Previous researchers have mainly focused on the modeling of wind speed distribution or joint distribution of wind speed and direction, i.e., one or two-dimensional joint distribution models; however, for wind power in small geographic areas, in areas with complex tall buildings [
17,
18] and so on, it is necessary to take three-dimensional joint distribution into consideration. Specifically, the spatial correlation of wind power is concerned when clusters of wind generators are spread over small geographic areas, and a suitable three-dimensional joint distribution model can describe the correlation suitably. For flexible tall buildings, wind-induced dynamic responses are three-dimensional, so the three-dimensional wind load should be clearly described. For the third dimension, the height direction, the change in wind speed is usually considered by exponential law and logarithmic law; however, some studies [
19,
20] show that these laws do not describe the variation law of wind speed in some areas. Therefore, the three-dimensional modeling of wind speed probability distribution is necessary. Based on the AL (angular–linear) model and the copula function, this paper proposes a modeling method to describe the three-dimensional distribution of wind speed.
4. Conclusions
In this paper, the formula for connecting two-dimensional distribution function with the copula function is derived and a modeling method is given for the three-dimensional joint distribution of wind speed, wind direction, and height. The method started with a one-dimensional wind speed distribution model and used mvM to describe a wind direction distribution. A two-dimensional joint distribution model of wind speed and wind direction at each height was established through the AL model. Then, the two-dimensional joint distributions at each height were connected by the copula function, from which a three-dimensional joint distribution model of wind speed, wind direction, and height was formed. Our main conclusions are as follows:
(1) The copula function can connect not only one-dimensional distribution but also two-dimensional or even multi-dimensional distribution.
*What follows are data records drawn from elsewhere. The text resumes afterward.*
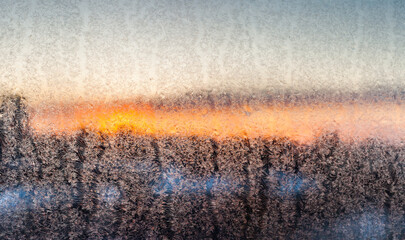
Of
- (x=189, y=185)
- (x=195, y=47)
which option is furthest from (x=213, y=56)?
(x=189, y=185)

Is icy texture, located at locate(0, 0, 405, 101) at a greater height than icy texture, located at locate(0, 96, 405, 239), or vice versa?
icy texture, located at locate(0, 0, 405, 101)

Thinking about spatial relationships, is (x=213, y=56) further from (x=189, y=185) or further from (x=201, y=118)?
(x=189, y=185)

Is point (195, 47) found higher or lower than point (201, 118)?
higher

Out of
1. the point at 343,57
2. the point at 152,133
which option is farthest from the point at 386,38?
the point at 152,133

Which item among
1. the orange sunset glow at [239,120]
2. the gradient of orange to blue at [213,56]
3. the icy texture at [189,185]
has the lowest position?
the icy texture at [189,185]

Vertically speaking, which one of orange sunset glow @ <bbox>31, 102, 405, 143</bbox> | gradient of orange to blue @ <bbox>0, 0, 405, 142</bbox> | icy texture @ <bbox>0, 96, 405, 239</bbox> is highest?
gradient of orange to blue @ <bbox>0, 0, 405, 142</bbox>

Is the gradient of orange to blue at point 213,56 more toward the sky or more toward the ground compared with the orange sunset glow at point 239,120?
more toward the sky

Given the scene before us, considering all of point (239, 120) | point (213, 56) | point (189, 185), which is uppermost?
point (213, 56)
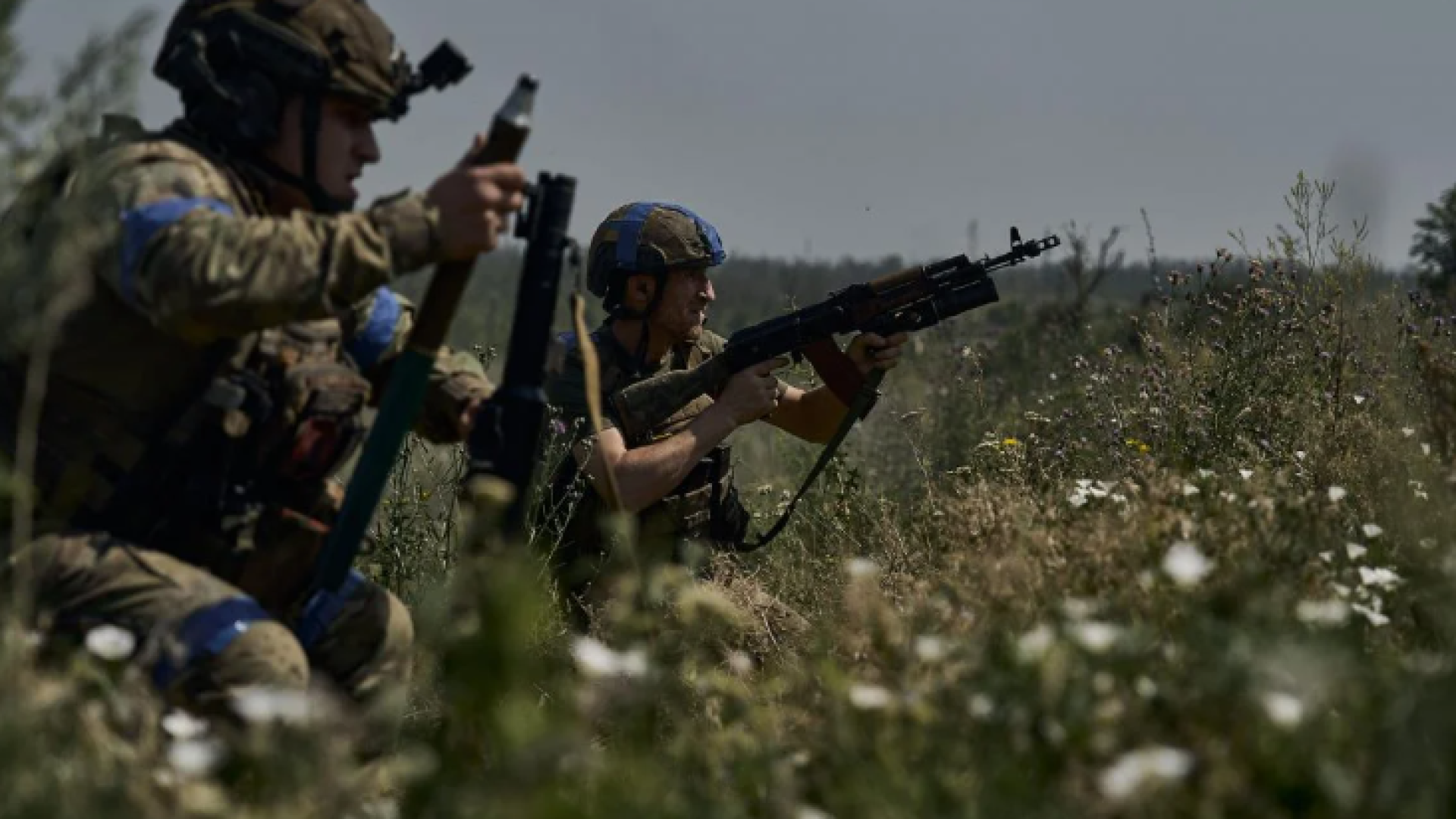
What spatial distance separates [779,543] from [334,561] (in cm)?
306

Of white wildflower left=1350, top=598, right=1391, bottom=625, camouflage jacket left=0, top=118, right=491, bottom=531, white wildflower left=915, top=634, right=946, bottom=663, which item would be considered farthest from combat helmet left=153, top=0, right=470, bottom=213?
white wildflower left=1350, top=598, right=1391, bottom=625

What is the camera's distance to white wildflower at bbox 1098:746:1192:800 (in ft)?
7.14

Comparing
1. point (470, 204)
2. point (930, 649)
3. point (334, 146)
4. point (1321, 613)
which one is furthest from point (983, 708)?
point (334, 146)

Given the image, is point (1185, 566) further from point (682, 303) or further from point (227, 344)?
point (682, 303)

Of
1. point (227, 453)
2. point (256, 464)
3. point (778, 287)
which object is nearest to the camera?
point (227, 453)

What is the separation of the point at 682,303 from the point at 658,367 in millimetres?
273

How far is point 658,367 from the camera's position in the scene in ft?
18.7

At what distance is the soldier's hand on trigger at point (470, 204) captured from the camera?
325 cm

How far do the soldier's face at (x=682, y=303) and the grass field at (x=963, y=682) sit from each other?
1.01 meters

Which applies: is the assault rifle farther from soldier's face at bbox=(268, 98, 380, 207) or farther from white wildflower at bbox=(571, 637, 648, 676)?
white wildflower at bbox=(571, 637, 648, 676)

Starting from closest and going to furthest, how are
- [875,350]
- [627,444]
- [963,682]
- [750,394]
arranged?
[963,682], [750,394], [627,444], [875,350]

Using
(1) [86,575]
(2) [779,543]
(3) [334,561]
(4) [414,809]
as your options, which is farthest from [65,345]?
(2) [779,543]

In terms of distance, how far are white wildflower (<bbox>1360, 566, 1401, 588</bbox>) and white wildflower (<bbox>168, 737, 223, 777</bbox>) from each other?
2.25m

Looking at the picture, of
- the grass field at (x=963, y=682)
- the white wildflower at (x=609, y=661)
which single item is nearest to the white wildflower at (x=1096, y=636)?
the grass field at (x=963, y=682)
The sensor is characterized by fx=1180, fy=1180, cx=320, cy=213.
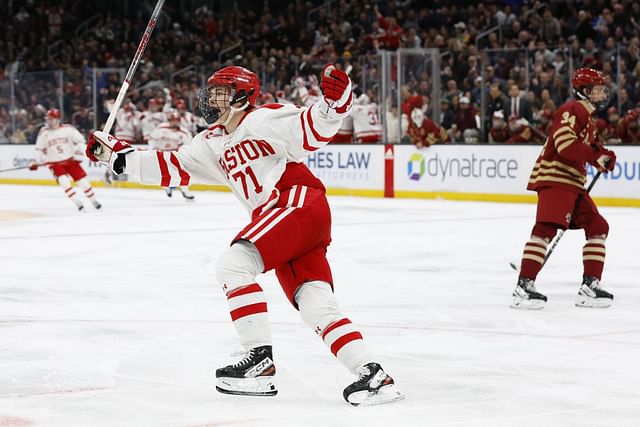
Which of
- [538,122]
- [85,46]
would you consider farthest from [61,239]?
[85,46]

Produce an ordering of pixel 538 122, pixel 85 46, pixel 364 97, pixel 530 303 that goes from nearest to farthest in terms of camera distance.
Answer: pixel 530 303, pixel 538 122, pixel 364 97, pixel 85 46

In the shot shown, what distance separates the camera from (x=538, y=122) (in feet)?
43.9

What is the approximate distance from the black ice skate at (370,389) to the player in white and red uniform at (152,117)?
1434cm

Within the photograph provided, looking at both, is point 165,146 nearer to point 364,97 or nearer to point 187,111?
point 187,111

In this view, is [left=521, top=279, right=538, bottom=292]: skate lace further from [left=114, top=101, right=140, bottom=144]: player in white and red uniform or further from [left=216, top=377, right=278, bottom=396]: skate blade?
[left=114, top=101, right=140, bottom=144]: player in white and red uniform

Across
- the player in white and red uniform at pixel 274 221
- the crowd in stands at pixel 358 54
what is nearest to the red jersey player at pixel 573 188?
the player in white and red uniform at pixel 274 221

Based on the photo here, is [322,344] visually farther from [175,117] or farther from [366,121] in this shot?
[175,117]

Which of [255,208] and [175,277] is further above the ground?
[255,208]

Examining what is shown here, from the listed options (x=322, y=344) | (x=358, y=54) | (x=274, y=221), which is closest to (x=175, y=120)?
(x=358, y=54)

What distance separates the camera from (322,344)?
475 cm

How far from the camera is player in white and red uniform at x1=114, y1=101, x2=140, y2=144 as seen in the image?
18.4 metres

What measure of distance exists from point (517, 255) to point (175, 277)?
256 centimetres

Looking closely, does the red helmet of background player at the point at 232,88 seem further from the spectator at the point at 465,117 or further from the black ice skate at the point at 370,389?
the spectator at the point at 465,117

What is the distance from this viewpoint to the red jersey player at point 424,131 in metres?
14.2
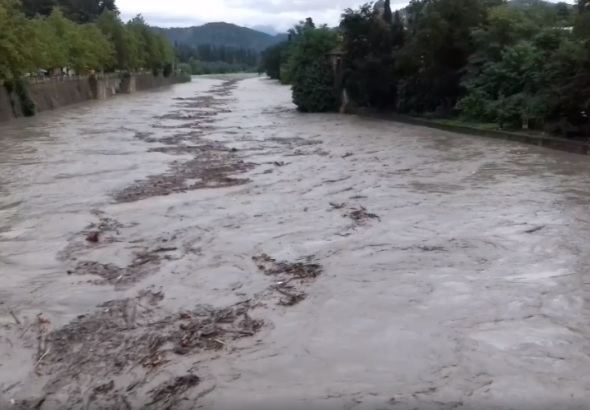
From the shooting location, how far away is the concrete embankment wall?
33.1 meters

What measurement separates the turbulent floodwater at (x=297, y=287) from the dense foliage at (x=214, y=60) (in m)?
146

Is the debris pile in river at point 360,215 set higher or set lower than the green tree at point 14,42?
lower

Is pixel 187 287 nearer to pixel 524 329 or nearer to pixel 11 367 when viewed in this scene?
pixel 11 367

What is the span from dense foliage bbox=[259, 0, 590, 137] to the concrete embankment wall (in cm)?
1477

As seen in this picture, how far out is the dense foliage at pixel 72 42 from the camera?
30.6 meters

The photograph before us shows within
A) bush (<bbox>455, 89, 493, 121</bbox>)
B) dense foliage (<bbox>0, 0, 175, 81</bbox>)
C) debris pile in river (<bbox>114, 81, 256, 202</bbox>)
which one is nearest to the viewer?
debris pile in river (<bbox>114, 81, 256, 202</bbox>)

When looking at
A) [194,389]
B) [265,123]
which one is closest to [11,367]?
[194,389]

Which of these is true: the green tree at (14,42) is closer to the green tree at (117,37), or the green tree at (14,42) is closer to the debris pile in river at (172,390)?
the debris pile in river at (172,390)

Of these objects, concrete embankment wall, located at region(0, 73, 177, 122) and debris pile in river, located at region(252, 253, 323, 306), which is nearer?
debris pile in river, located at region(252, 253, 323, 306)

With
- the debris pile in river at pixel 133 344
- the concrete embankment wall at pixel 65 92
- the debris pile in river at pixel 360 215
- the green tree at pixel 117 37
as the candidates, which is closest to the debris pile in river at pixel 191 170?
the debris pile in river at pixel 360 215

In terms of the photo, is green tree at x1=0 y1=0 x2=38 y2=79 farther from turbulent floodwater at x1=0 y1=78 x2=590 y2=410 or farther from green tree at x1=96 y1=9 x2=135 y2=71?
green tree at x1=96 y1=9 x2=135 y2=71

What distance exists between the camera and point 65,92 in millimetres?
Result: 44656

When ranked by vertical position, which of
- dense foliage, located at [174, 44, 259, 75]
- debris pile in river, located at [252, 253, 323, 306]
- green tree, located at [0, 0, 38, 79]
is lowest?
dense foliage, located at [174, 44, 259, 75]

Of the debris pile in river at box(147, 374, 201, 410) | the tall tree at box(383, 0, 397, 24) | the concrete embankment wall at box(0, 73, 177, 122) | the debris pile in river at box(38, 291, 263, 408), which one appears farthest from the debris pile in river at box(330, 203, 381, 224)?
the concrete embankment wall at box(0, 73, 177, 122)
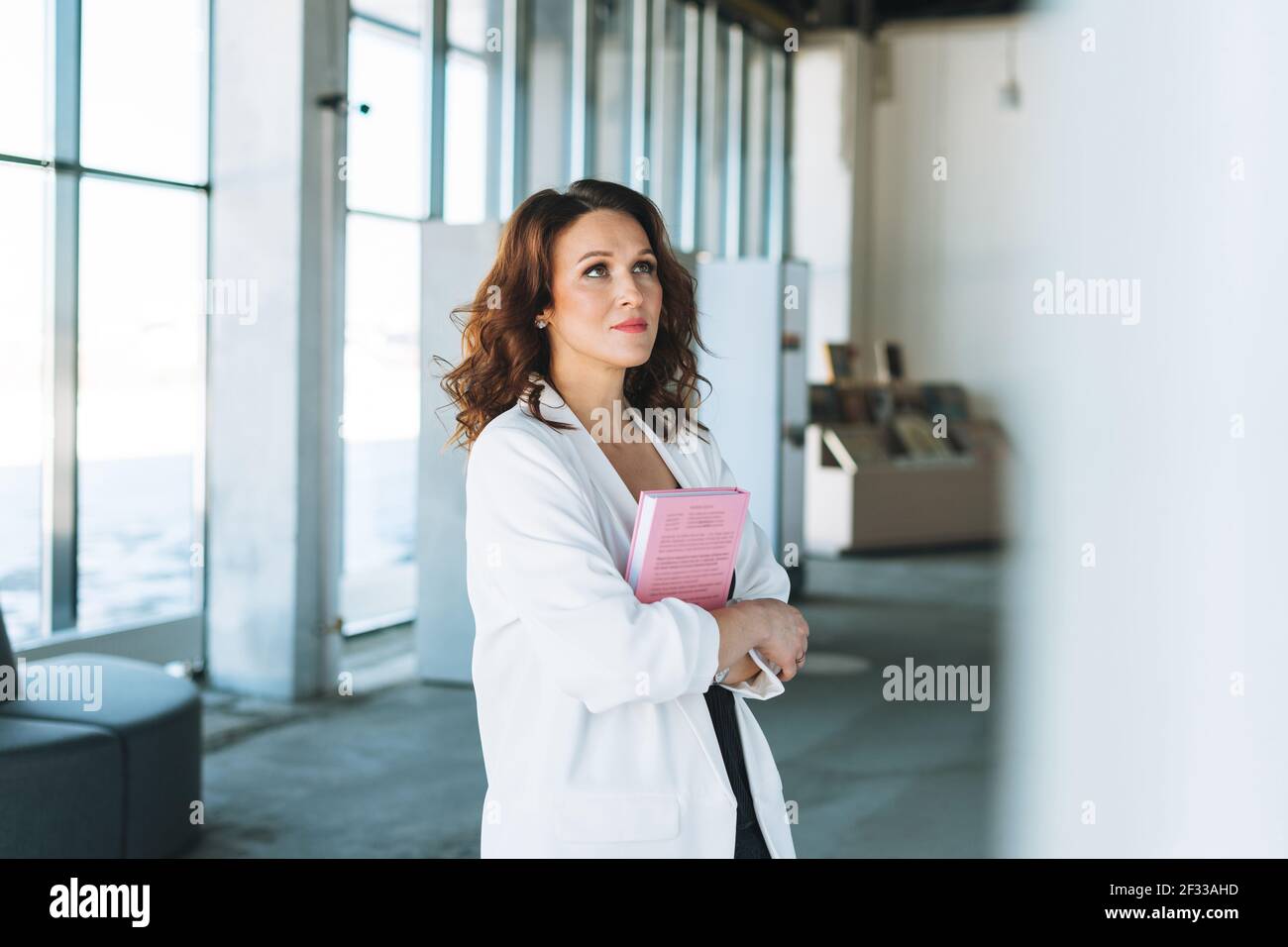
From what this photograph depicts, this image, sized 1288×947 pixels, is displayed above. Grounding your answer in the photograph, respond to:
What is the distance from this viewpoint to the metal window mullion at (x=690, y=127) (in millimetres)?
11688

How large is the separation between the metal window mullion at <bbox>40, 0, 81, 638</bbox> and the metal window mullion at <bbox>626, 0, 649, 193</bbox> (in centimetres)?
525

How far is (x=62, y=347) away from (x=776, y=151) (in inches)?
371

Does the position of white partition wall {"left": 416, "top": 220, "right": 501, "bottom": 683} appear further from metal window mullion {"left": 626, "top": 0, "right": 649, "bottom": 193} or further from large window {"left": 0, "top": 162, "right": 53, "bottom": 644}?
metal window mullion {"left": 626, "top": 0, "right": 649, "bottom": 193}

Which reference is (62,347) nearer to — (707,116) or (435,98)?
(435,98)

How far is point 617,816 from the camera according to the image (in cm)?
161

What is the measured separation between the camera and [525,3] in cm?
884

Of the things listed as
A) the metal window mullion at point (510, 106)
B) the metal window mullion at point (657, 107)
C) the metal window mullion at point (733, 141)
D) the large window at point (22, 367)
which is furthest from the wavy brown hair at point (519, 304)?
the metal window mullion at point (733, 141)

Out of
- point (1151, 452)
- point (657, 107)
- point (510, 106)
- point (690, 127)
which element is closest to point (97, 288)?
point (510, 106)

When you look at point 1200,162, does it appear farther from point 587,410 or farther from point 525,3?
point 525,3

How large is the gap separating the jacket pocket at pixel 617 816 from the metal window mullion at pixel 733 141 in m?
11.5

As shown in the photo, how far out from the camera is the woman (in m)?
1.55

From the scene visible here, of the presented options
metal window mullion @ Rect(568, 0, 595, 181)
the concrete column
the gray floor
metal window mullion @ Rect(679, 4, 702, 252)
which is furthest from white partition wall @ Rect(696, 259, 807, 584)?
metal window mullion @ Rect(679, 4, 702, 252)
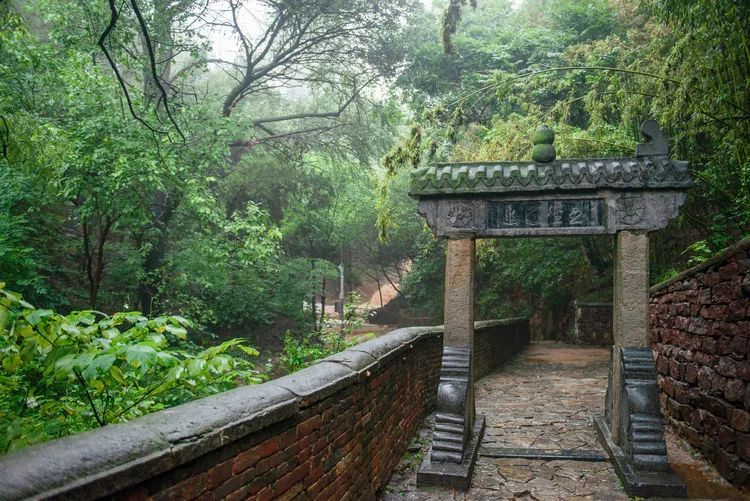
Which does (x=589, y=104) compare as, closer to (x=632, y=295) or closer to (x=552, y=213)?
(x=552, y=213)

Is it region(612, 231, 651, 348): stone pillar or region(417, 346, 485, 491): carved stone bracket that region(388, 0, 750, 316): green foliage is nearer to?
region(612, 231, 651, 348): stone pillar

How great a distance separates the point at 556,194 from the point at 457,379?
2.22 meters

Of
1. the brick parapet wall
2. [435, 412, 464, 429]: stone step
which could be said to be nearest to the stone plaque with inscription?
the brick parapet wall

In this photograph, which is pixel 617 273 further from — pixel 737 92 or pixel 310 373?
pixel 310 373

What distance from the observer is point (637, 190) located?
5676mm

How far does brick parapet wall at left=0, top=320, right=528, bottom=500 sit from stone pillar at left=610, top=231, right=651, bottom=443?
7.97ft

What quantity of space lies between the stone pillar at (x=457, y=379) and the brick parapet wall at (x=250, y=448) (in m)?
0.56

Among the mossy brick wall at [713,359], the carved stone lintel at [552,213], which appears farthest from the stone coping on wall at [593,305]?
the carved stone lintel at [552,213]

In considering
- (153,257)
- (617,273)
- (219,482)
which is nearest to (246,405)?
(219,482)

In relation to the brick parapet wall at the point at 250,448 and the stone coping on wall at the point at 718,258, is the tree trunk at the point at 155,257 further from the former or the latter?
the stone coping on wall at the point at 718,258

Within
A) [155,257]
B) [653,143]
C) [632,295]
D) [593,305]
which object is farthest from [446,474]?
[593,305]

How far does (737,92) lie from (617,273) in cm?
255

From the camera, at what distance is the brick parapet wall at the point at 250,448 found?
153 cm

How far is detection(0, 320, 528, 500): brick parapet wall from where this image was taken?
153cm
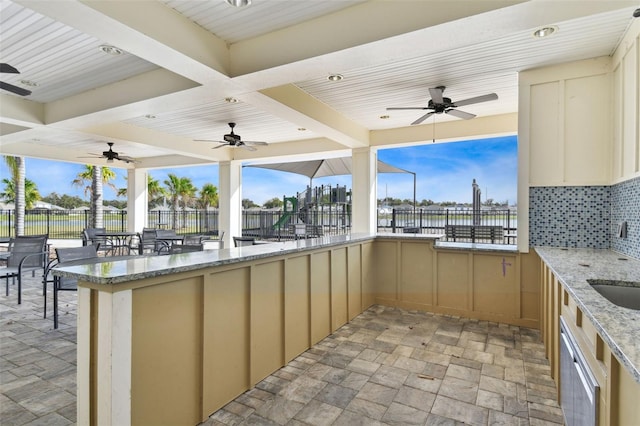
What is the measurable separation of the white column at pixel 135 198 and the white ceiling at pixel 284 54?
4387 millimetres

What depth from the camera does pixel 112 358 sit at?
1515mm

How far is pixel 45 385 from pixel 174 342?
135 cm

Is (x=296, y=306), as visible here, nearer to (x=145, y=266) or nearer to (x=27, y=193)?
(x=145, y=266)

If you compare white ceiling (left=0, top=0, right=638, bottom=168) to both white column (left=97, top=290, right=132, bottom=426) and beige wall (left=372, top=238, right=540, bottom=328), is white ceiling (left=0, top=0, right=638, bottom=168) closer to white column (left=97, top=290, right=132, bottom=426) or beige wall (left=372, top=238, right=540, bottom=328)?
white column (left=97, top=290, right=132, bottom=426)

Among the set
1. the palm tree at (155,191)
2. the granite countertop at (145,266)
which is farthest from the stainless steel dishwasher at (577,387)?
the palm tree at (155,191)

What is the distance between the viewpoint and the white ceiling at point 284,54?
2268 millimetres

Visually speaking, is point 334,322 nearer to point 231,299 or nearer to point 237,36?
point 231,299

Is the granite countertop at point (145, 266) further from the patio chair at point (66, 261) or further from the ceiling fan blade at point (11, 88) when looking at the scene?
the ceiling fan blade at point (11, 88)

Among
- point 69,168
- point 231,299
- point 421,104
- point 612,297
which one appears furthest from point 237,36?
point 69,168

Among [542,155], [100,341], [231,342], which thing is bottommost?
[231,342]

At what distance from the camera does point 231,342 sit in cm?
224

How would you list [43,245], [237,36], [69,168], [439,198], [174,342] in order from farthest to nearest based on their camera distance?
[69,168] < [439,198] < [43,245] < [237,36] < [174,342]

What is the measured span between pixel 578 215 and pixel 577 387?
255 centimetres

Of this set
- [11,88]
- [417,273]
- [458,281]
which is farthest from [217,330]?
[11,88]
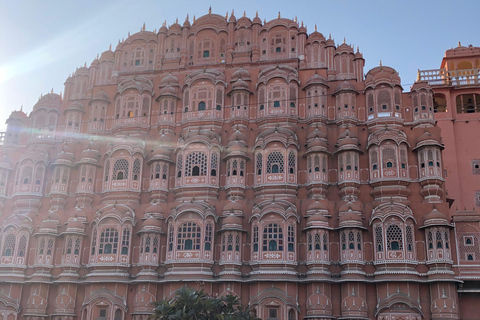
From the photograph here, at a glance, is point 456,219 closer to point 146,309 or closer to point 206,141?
point 206,141

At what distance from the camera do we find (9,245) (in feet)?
108

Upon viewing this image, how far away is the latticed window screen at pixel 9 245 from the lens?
32.7 metres

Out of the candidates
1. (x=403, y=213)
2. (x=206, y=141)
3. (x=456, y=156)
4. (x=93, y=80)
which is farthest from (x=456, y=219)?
(x=93, y=80)

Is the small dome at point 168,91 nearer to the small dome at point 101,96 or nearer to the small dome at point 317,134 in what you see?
the small dome at point 101,96

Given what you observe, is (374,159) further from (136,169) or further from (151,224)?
(136,169)

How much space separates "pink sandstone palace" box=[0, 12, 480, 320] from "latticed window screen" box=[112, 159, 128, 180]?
0.44 feet

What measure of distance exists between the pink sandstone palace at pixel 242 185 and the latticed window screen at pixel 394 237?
2.8 inches

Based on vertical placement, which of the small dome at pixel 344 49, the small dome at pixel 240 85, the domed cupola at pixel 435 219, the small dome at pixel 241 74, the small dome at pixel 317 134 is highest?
the small dome at pixel 344 49

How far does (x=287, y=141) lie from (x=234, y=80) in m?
5.97

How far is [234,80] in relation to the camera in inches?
1371

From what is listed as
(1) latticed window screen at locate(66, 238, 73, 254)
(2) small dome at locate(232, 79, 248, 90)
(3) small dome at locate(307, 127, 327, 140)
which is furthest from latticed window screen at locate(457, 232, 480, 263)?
(1) latticed window screen at locate(66, 238, 73, 254)

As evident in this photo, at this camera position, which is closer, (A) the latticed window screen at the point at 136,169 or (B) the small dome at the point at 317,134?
(B) the small dome at the point at 317,134

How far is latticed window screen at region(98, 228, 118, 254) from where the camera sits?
3106 centimetres

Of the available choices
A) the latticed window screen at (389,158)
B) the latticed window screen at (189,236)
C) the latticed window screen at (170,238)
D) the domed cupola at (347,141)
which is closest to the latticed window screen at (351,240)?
the latticed window screen at (389,158)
In practice, the joint distribution function of variables that have a clear relationship between each other can be obtained first, and then the copula function can be used to connect these joint distribution functions to form the overall joint distribution function.
(2) This kind of joint distribution model has a good fitting effect, can make full use of the original data, and is not affected by the characteristics of wind speed data. The example in this paper is based on the measured data in a flat area. Because of the compatibility of its function, it can be applied to complex terrains, such as mountain canyons, in subsequent research.
(3) The two-dimensional joint distribution model can describe the relationship between wind speed and wind direction; a suitable two-dimensional distribution model can be adopted to fit the data. The distribution model proposed in this paper can be used for three-dimensional distribution fitting. The number of different heights will not affect the establishment of a low-dimensional model. This will only affect the parameter value of the copula function. In practical applications, the influence of bad data points on the final results can be avoided.
(4) The wind speed in the area chosen for this study is in good compliance with the Weibull distribution parameters, and the north and south wind prevails in this area. In addition, the probability of prevailing wind direction decreases as height increases.
(5) The three-dimensional distribution model was used to obtain the wind field characteristics and to further calculate the wind load of the structure. It provides a basis for wind resistance design of high-rise buildings or long-span bridges. The model can also be applied to the field of wind power to evaluate the potential wind energy in a certain area.